From: "Uwe Kleine-König" <u.kleine-koenig@pengutronix.de>
To: Guenter Roeck <linux@roeck-us.net>
Cc: linux-watchdog@vger.kernel.org, Wim Van Sebroeck <wim@iguana.be>,
linux-kernel@vger.kernel.org,
Timo Kokkonen <timo.kokkonen@offcode.fi>,
linux-doc@vger.kernel.org, Jonathan Corbet <corbet@lwn.net>
Subject: Re: [PATCH v5 1/8] watchdog: Introduce hardware maximum timeout in watchdog core
Date: Mon, 23 Nov 2015 19:26:08 +0100 [thread overview]
Message-ID: <20151123182608.GA19888@pengutronix.de> (raw)
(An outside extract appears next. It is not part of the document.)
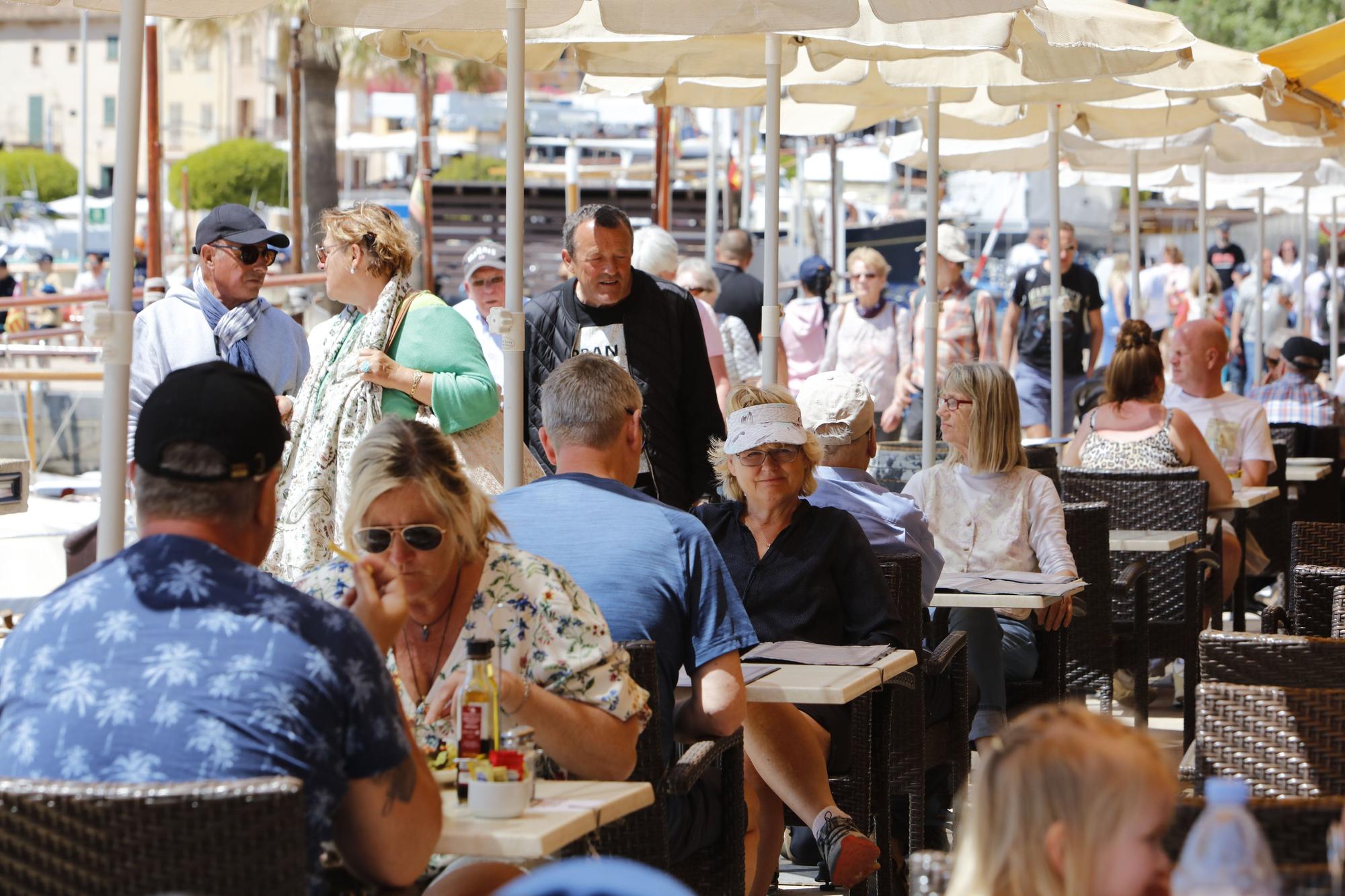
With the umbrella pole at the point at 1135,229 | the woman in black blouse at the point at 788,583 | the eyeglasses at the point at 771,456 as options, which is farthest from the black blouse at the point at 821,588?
the umbrella pole at the point at 1135,229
In-Reply-To: <56533B80.4030400@roeck-us.net>
Hello Guenter,
On Mon, Nov 23, 2015 at 08:14:56AM -0800, Guenter Roeck wrote:
> On 11/22/2015 11:53 PM, Uwe Kleine-König wrote:
> >On Sun, Nov 22, 2015 at 07:20:58PM -0800, Guenter Roeck wrote:
> >>@@ -160,7 +176,11 @@ they are supported. These optional routines/operations are:
> >> and -EIO for "could not write value to the watchdog". On success this
> >> routine should set the timeout value of the watchdog_device to the
> >> achieved timeout value (which may be different from the requested one
> >>- because the watchdog does not necessarily has a 1 second resolution).
> >>+ because the watchdog does not necessarily have a 1 second resolution).
> >>+ Drivers implementing hw_max_timeout_ms set the hardware watchdog timeout
> >>+ to the minimum of timeout and hw_max_timeout_ms. Those drivers set the
> >
> >Actually this is something that the wdg core could abstract for drivers.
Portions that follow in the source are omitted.